### Written exercise
Count the lines in the rows below that contain the string "millimetres", treating case as significant. Reply with the number alone.

### Information shown
'''
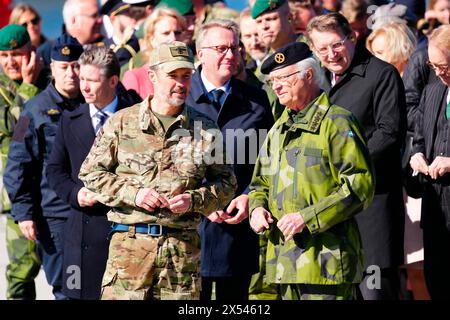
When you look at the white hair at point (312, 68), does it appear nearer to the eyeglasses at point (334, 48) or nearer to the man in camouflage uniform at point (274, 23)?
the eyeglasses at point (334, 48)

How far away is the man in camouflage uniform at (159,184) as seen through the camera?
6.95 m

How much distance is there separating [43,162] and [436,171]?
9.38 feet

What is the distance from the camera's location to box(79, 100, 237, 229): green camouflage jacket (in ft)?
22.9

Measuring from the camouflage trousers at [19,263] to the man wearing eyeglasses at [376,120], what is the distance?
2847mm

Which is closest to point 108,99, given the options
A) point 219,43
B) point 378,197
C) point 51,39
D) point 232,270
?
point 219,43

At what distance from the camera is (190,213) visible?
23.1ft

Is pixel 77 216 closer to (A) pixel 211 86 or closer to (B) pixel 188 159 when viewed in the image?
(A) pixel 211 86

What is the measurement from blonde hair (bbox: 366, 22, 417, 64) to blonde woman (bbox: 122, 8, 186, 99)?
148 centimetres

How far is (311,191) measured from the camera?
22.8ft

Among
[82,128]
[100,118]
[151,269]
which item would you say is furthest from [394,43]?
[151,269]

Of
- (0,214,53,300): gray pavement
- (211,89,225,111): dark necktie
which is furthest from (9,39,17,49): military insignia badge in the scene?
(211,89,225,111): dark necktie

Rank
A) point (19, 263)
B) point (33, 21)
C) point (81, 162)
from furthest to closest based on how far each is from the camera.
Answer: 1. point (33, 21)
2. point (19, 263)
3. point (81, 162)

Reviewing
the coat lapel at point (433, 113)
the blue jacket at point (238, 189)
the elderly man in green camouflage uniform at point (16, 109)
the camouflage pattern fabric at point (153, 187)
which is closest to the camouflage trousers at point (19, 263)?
'''
'''
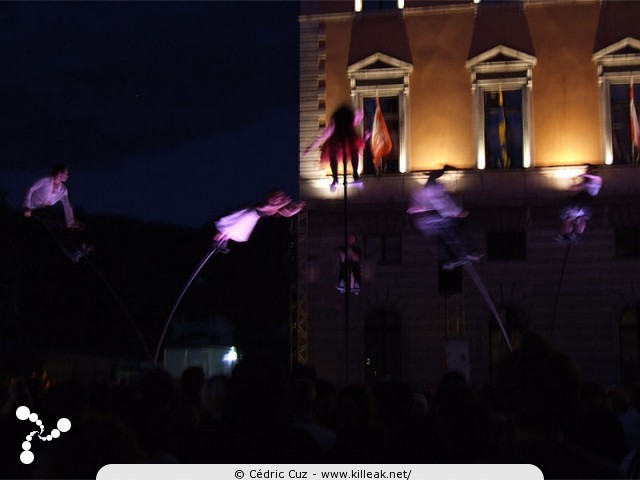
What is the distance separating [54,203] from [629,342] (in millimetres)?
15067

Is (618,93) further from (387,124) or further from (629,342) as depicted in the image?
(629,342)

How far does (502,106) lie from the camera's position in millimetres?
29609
'''
'''
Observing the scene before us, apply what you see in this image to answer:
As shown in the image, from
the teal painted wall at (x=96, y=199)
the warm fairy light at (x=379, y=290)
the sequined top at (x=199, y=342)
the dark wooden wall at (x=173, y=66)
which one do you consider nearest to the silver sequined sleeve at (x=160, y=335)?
'''
### Solution below
2